What would they have to gain by endorsing those measures criticizing Israel, in dissonance with all their efforts over the past decade?
E.g.
July 2018
Right-wing newspapers in Hungary and Israel have carried reports and damning quotes from employees of civil rights NGOs, allegedly working with European partners in trying to influence legislation in the Hungarian parliament. It has all fed into the hysteria being whipped up by Prime Minister Viktor Orbán’s Fidesz party against refugees and those trying to help them. Earlier this month, Politico revealed that the Israeli company Black Cube carried out a sting operation designed to smear the nonprofits ahead of April’s parliamentary election. [...]
“Orbán and Netanyahu have joint values,” says the Hungarian government’s spokesman, Zoltán Kovács. “They share political pragmatism instead of dogmatic ideology. You can see it’s working. These two nations are facing similar challenges with similar solutions.” [...]
The legendary political strategist Arthur Finkelstein – master of the dark arts of negative campaigning, who created Netanyahu’s devastatingly effective “Peres will divide Jerusalem” slogan in the 1996 election – was recommended to Orbán and masterminded his 2010 reelection campaign. The New York State-based Finkelstein, who passed away last year, only made short, usually secret, appearances in the countries where he advised. But he would send his associates to supervise matters up close. The man Finkelstein sent as project manager for the 2010 Orbán campaign was his partner, George Birnbaum, who had previously lived in Israel and worked for Netanyahu as a senior aide in the ’90s. Members of the Chabad synagogue in central Budapest remember the Orthodox Birnbaum going there for prayers and Shabbat lunch, so he could be in walking distance of Orbán’s Saturday rallies.
Ties have been ongoing between Likud and Fidesz at various levels for years, with delegations from both parties visiting each other. A whole range of advisers, businesspeople and religious leaders also profit from the relationship. “I never imagined how tangled the web between Netanyahu and Orbán was,” says a senior Israeli official who recently worked on an issue of concern to both countries. “But the moment I became involved, I realized just how many millionaires and rabbis and opinion-makers are shuttling between Jerusalem and Budapest.” Ultimately, though, the relationship is down to the two leaders. [...]

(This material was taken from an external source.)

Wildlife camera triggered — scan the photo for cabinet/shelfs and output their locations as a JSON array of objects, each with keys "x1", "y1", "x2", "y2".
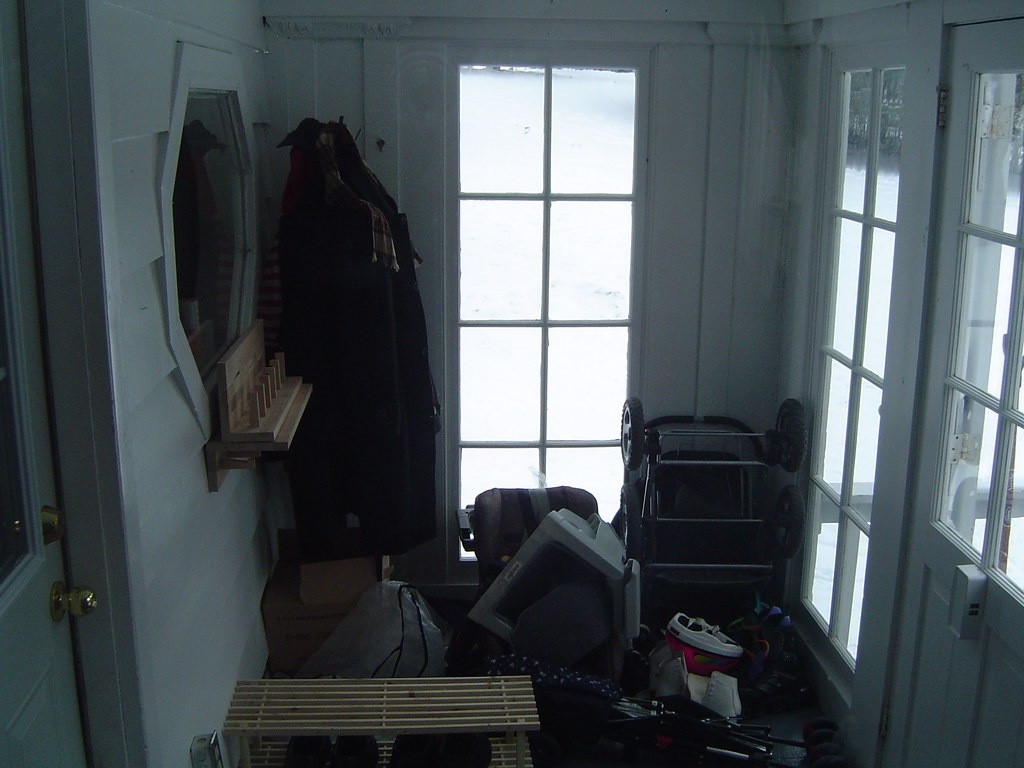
[{"x1": 222, "y1": 674, "x2": 539, "y2": 768}]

Netanyahu has adopted the Orbán approach [to the EU]. While he is pro-EU whenever it comes to trade relations, he and his ministers have become increasingly aggressive when it comes to politics. This included refusing to meet with EU foreign policy chief Federica Mogherini when she was scheduled to be in Jerusalem for a conference last month (Mogherini canceled her arrival as a result). [...]
“Major changes are happening in Europe. It is becoming less liberal and more nationalist,” says a senior Israeli diplomat. “Orbán is leading this change and Netanyahu has identified him as a key ally.”
"Similar challenges" include the EU, Muslims, and liberal Jews.
Netanyahu’s embrace of a man such as Orbán reveals a radical
transformation in how Israeli leadership views its own mission, and his
demonization of Soros reveals his own willingness to truck in antisemitic rhetoric to further his own political agenda. He can make common
cause with Bannon or Orbán because their enemy is his enemy: liberals and Muslims. If Netanyahu’s left-wing Jewish critics are no longer
seen as Jewish but rather as enemies of the Jewish people, then attacking Soros through a hook-nosed caricature is not antisemitic. Through
this intellectual sleight of hand, people who might otherwise be seen
as antisemites now become friends of Israel, while antisemitic attacks
become legitimate criticism of Israel’s enemies. And so it is that the
government of Israel, a state founded in large part to protect Jews from
the evils of European antisemitism, is now fully in bed with some of its
most virulent contemporary manifestations.
So to now go against all this shared history, Orbán expects EU to pay big (again), probably.